Jim Gold of Steward Partners

Steward Partners CEO talks about the value of its equity ownership model, why the wirehouses have already lost, and plans to continue the firm’s M&A momentum.

For some, the battle for market share between wirehouses and RIAs rages. For others, it’s done and dusted. “The war is over and they lost; that game is over,” says Jim Gold, chief executive at Steward Partners, an employee-owned, hybrid RIA.

A study by Cerulli Edge in early January suggests he might be right. It projected that the wirehouses’ share of assets under management will decrease from 34.1 percent in 2022 to an estimated 27.7 percent in 2027, a drop of 6.4 percentage points. In contrast, over the same period, the AUM share of independent RIAs and hybrid RIAs is predicted to go from a combined 26.7 percent to 31.2 percent.

“We’re passing each other on the elevator,” Gold says. “For every percent they go down, it literally goes to us because we’re taking it.”

He expects the wirehouses’ share of the pie to eventually level out in the teens and believes they remain the ideal home for some advisors, thanks to their depth of resources. But he says they’re not investing in the next generation, who can also find the autonomy, flexibility, and reduced bureaucracy they crave at an independent firm.

Gold instead sees more intense competition on another battle line – within the RIA space. Private equity money has flooded in, allowing some firms to hoover up rivals and smaller players.

It’s dog eat dog, and while Gold is easy company – a colleague described his leadership as “fun, fair, but firm” – he says he’s relentless when it comes to the evolution of Steward. Central to that has been giving his network of about 250 advisors what they want, not what he thinks they want. Providing options is key, and Steward offers a range of affiliation models, including W-2, 1099, and RIA-only (IAR). In 2023, it went multicustodial, adding Pershing to its established partnership with Raymond James.

It’s an approach that has helped Steward become one of the top corporate RIAs in the country, with more than $32 billion in AUM. Last year, armed with a credit facility of $150 million to use only on growth, Gold put it to good use, capping the firm’s M&A activity with the late-year acquisition of Freedom Street Partners, which alone added $3.2 billion in assets and 38 advisors.

Overall, 2023 was a record growth year for Steward, with $43 million in additional revenue growth through recruiting and M&A, and more than $7 billion in assets brought onto the platform. Its legacy advisors – those who have been with the company for two years or more – brought in another billion dollars.

“We have a ton of recruits coming in, and we’re teed up to have another record year,” Gold says. “We could see $10 billion net new assets this year, and I think you could see $50 to $70 million in revenue attracted as well.”

‘DESTRUCTION OF THE WIREHOUSE CULTURE’

Gold has come a long way since he cold-called New Yorkers as a Smith Barney trainee before taking on various roles at the firm, including branch management. The company believed its leaders should be people who have done the job of the people they are leading. He learned a lot and believes there is a lineage of Smith Barney culture that has carried through to Steward.

SUPPLIED DATA:
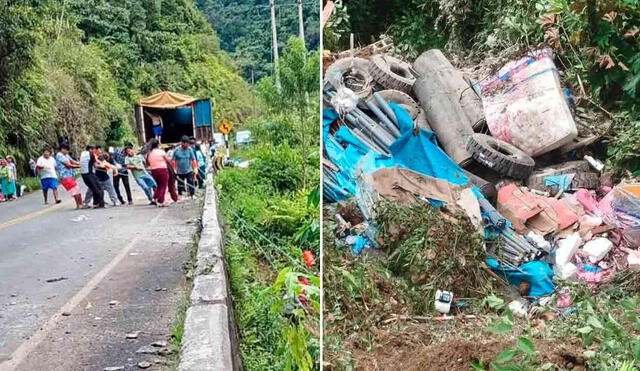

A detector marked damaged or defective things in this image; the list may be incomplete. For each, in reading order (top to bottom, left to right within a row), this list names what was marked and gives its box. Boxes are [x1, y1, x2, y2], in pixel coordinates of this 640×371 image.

ASSIGNMENT:
Please pull out the stretch from "A study by Cerulli" through "to 31.2 percent." in the Steward Partners article, word for word.

ANSWER FOR THE TASK:
A study by Cerulli Edge in early January suggests he might be right. It projected that the wirehouses’ share of assets under management will decrease from 34.1 percent in 2022 to an estimated 27.7 percent in 2027, a drop of 6.4 percentage points. In contrast, over the same period, the AUM share of independent RIAs and hybrid RIAs is predicted to go from a combined 26.7 percent to 31.2 percent.